Fat Boy Slim – Palookaville

As I recover from my tryptophan haze, one thing I’m grateful for this year is that Norman Cook saw to it that his fanny got going on a new album. And he’s delivered. I felt like a kid at Christmas unwrapping Palookaville in great anticipation, just waiting for those first juicy chords to come through my speakers.

 

Like hearing from an old friend, those happy go lucky, dance till I drop dead feelings all came back. Now in his forth chapter, the man that is Fat Boy Slim has done it again, using old song identities, samples, a Benetton variety of vocalists, and craft for making funk, soul, disco, and rock all come together with perfect persuasion.

Where Norman has turned is adding more cooks to the kitchen, bringing in musicians and putting his heavy usage of samples on the backburner, using them more as icing than the whole cake.

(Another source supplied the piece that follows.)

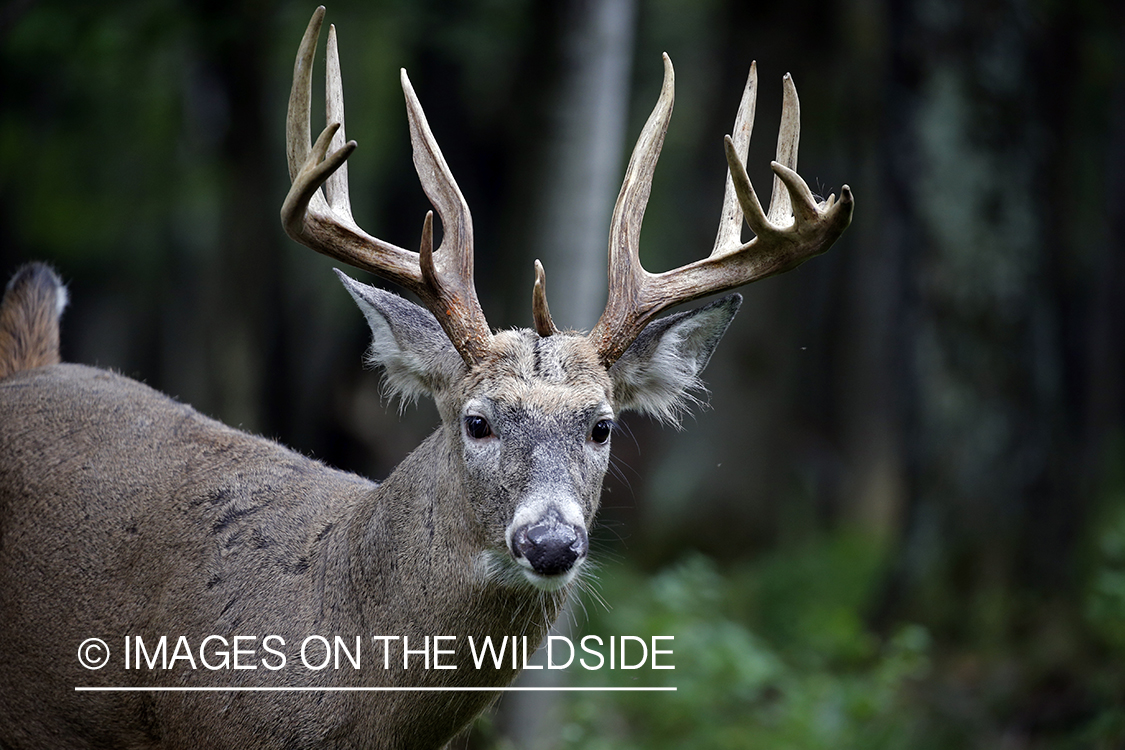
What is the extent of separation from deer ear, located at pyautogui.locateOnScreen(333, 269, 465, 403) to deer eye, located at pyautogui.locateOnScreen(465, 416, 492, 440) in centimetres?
31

He even dug back into his Housemartins days (a trivia question I’ve used on my old radio show) to dust off his bass and join in.

The other cooks are of course, those vocalists that give each songs that added human warmth and depth than your typical, computerized dance track: Justin Robertson’s sexy seduction on “Push and Shove,” booty shaking soul of Lateef on “Wonderful Night” and “The Journey,” and psychedelic rockin’ beats of “Long Way From Home” featuring vocals and guitar from Jonny Quality, who met Norman by coincidence at a gig in their mutual home-town of Brighton.

This is a definite A++ addition to the year in music, 2004.